How can I show that $M = \{(x,y) \in \mathbb{R}^p \times \mathbb{R}^q : \lvert x \rvert = \lvert y \rvert \neq 0 \}$ is connected?

I can find a path $\gamma(t) = (tx, ty)$ which lays on $M$ for $t$ in $[1,\frac{1}{\| x \|}]$, then we have that

$\gamma(1) = (x,y)$ and $\gamma \left(\frac{1}{\| x \|} \right) = \left(\frac{x}{\| x \|}, \frac{y}{\| y \|}\right)$.

How do I have to conclude from here? Thanks!


Solution 1:

(It seems to be implied by your own work that you know that path-connected spaces are connected.)

What you've done shows that there is a path in $M$ from an arbitrary $(x, y) \in M$ to the pair $\left(\frac{x}{\lVert x \rVert}, \frac{y}{\lVert y \rVert}\right) \in M$, which in particular are unit vectors. So, it's enough to now show that any two pairs $(x, y)$ and $(x', y')$ in $M$ which both have $\lVert x \rVert = \lVert x' \rVert = 1$ are connected by a path in $M$.

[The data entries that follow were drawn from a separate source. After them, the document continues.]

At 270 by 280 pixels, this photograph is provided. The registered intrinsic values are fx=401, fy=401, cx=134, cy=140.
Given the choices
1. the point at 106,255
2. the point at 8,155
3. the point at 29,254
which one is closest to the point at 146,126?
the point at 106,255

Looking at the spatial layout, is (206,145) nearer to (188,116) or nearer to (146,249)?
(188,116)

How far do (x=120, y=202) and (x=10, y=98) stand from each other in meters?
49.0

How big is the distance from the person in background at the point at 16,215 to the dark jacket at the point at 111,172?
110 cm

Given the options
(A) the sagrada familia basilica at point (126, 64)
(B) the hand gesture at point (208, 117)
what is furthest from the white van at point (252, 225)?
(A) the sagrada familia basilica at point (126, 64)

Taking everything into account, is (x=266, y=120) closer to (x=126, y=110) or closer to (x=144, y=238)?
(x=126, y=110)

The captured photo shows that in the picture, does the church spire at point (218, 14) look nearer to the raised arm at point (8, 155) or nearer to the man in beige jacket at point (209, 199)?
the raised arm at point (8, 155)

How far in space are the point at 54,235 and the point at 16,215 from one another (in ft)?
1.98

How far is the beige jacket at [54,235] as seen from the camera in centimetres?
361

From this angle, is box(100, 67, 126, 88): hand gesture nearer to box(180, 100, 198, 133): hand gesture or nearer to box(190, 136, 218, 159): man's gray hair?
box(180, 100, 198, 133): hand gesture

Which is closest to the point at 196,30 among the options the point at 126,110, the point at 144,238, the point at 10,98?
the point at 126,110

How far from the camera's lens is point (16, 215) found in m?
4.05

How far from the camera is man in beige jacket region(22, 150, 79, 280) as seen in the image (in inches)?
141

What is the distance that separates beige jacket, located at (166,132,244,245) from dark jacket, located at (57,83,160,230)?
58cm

That's not so hard: we know that the unit sphere $S^{p - 1}$ in $\mathbb{R}^p$ is path-connected for $p \geq 2$, so there exists a path $\gamma : [0, 1] \to S^{p-1}$ from $x$ to $x'$, and likewise a path $\gamma' : [0, 1] \to S^{q-1}$ from $y$ to $y'$. Thus the map $t \mapsto (\gamma(t), \gamma'(t))$ is a path in $M$ from $(x, y)$ to $(x', y')$, as desired.